ACTIVITY >>
What you return should match every record exactly, with the images removed.

------ DATA FOR PROCESSING ------

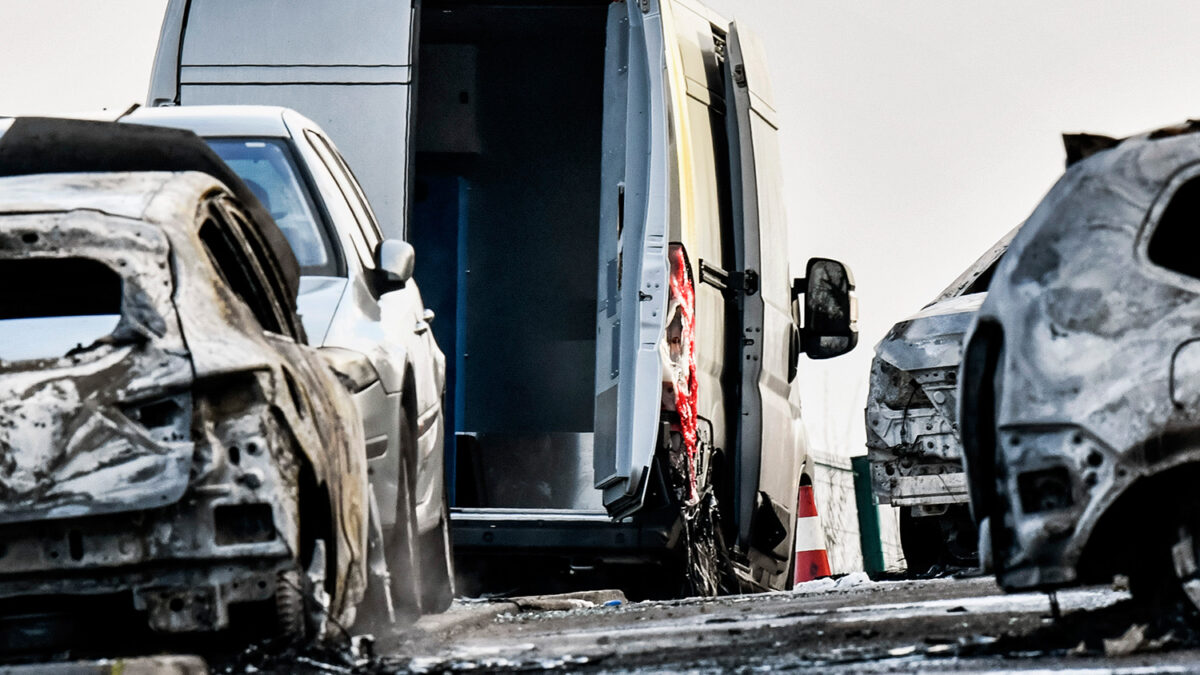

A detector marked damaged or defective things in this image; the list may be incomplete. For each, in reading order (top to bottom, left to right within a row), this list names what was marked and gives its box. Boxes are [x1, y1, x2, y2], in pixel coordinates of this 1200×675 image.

burned car window opening [0, 257, 123, 362]
rusted burned car hood [0, 181, 194, 523]
burned vehicle hood [0, 181, 194, 523]
charred roof of car [0, 114, 298, 297]
charred car body [0, 118, 367, 648]
burned car wreck [0, 118, 369, 648]
burned car window opening [200, 211, 289, 333]
burned car window opening [205, 136, 338, 276]
charred car body [873, 228, 1012, 569]
burned car wreck [873, 228, 1012, 569]
charred car body [960, 120, 1200, 610]
rusted burned car hood [964, 123, 1200, 586]
burned car wreck [964, 118, 1200, 612]
charred roof of car [1065, 118, 1200, 165]
burned car window opening [1147, 176, 1200, 278]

------

EXERCISE RESPONSE >>
A detector marked damaged or defective things in this image; the list may be incomplete. For each, in reading order (top to bottom, left to right within a row), this list names what was marked and gives its box. Boxes are [x1, y1, x2, y2], in pixel coordinates of this 1200×675 image.

burned car window opening [0, 257, 123, 362]
rusted burned car hood [0, 181, 194, 523]
burned vehicle hood [0, 181, 194, 523]
charred roof of car [0, 114, 298, 297]
charred car body [0, 118, 367, 648]
burned car wreck [0, 118, 369, 648]
burned car window opening [200, 211, 289, 333]
burned car window opening [205, 136, 338, 276]
charred car body [873, 228, 1012, 569]
burned car wreck [873, 228, 1012, 569]
charred car body [960, 120, 1200, 610]
rusted burned car hood [964, 123, 1200, 586]
burned car wreck [964, 118, 1200, 612]
charred roof of car [1065, 118, 1200, 165]
burned car window opening [1147, 176, 1200, 278]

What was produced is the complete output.